작업 지시:
아래 줄 중에서 "patch" 문자열이 들어 있는 줄을 모두 반환하라.
--- 기록 목록 ---
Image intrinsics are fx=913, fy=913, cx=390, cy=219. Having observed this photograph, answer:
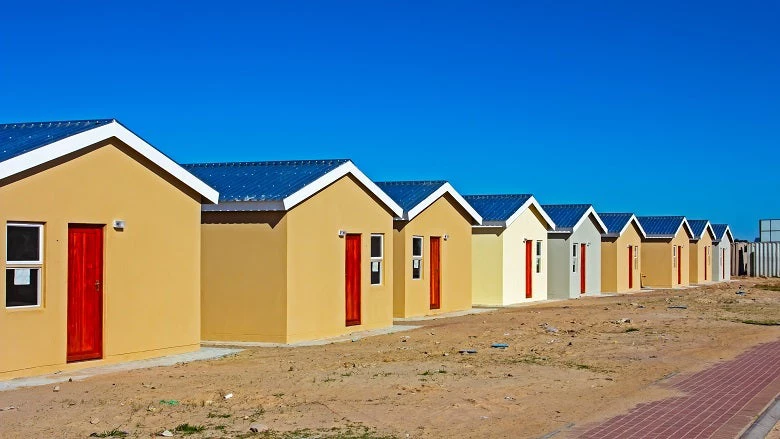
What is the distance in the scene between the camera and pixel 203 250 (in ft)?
61.8

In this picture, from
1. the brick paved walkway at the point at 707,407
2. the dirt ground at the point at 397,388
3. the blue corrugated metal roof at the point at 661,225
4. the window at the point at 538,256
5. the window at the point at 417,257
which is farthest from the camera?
the blue corrugated metal roof at the point at 661,225

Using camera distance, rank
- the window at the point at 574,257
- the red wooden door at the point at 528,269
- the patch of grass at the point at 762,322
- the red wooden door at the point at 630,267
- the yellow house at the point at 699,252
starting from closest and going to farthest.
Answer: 1. the patch of grass at the point at 762,322
2. the red wooden door at the point at 528,269
3. the window at the point at 574,257
4. the red wooden door at the point at 630,267
5. the yellow house at the point at 699,252

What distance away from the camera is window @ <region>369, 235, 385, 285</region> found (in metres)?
22.0

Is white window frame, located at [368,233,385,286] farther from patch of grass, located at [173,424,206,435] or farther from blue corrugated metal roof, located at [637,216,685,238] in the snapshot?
blue corrugated metal roof, located at [637,216,685,238]

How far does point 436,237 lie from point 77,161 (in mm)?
14363

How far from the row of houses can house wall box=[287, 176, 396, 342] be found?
4cm

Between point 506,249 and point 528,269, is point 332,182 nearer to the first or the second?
point 506,249

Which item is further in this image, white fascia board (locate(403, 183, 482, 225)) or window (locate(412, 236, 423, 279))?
window (locate(412, 236, 423, 279))

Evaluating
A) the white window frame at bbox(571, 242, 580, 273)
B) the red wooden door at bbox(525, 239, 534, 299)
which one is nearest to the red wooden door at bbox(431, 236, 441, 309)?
the red wooden door at bbox(525, 239, 534, 299)

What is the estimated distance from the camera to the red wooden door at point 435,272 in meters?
26.6

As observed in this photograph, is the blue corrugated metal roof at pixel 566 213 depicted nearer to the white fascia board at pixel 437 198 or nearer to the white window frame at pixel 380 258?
the white fascia board at pixel 437 198

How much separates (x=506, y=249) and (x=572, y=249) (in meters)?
6.09

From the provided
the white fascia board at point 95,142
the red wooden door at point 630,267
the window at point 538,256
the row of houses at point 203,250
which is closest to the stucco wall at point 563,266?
the window at point 538,256

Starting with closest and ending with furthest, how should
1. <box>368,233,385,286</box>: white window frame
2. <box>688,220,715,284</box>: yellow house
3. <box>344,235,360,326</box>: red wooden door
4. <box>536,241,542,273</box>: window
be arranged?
<box>344,235,360,326</box>: red wooden door
<box>368,233,385,286</box>: white window frame
<box>536,241,542,273</box>: window
<box>688,220,715,284</box>: yellow house
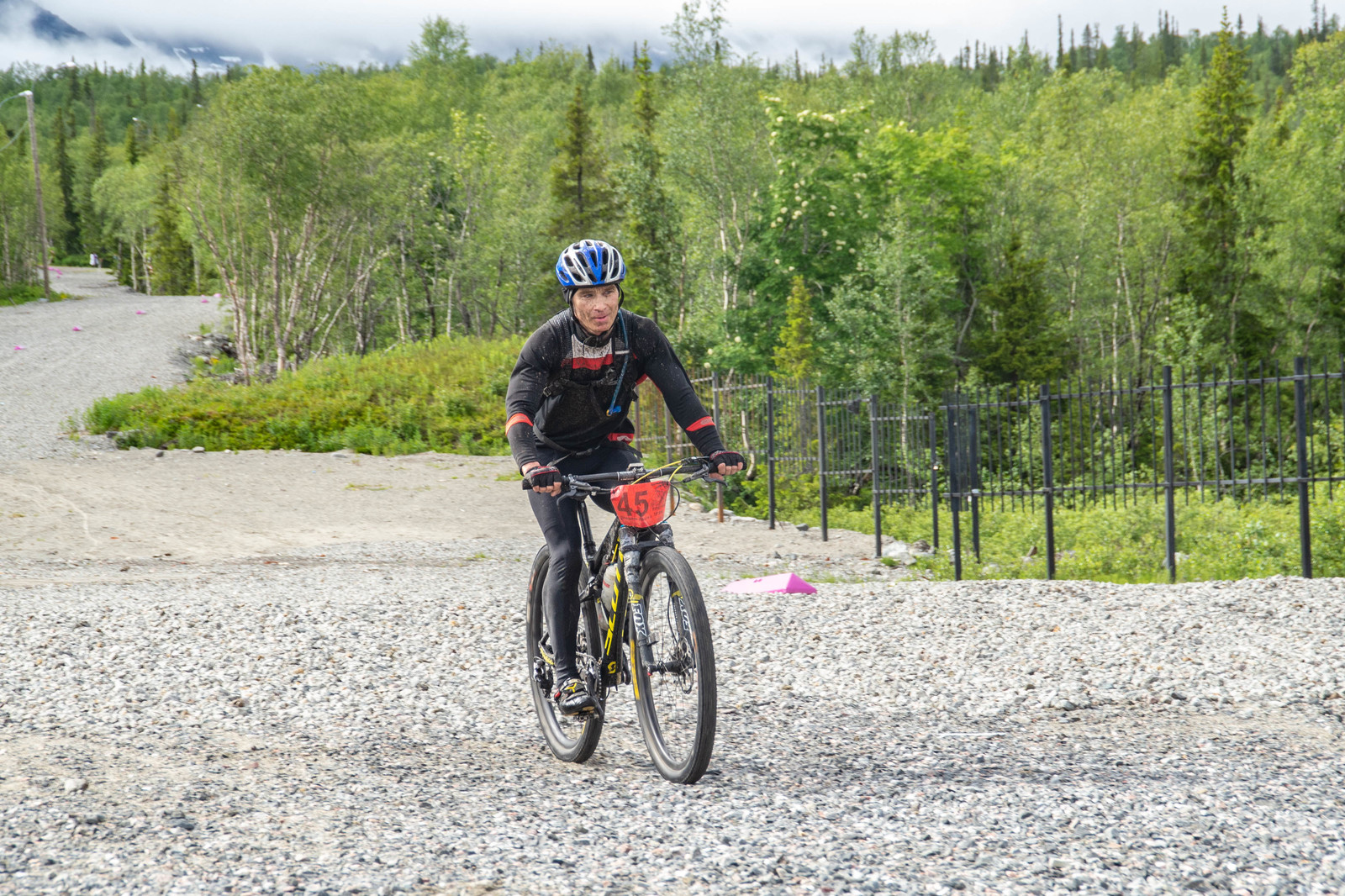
---
풀이 예제:
- the patch of grass at the point at 762,322
Answer: 1. the patch of grass at the point at 762,322
Is white window frame, located at [368,233,385,286] farther from patch of grass, located at [173,424,206,435] or farther from blue corrugated metal roof, located at [637,216,685,238] in the snapshot?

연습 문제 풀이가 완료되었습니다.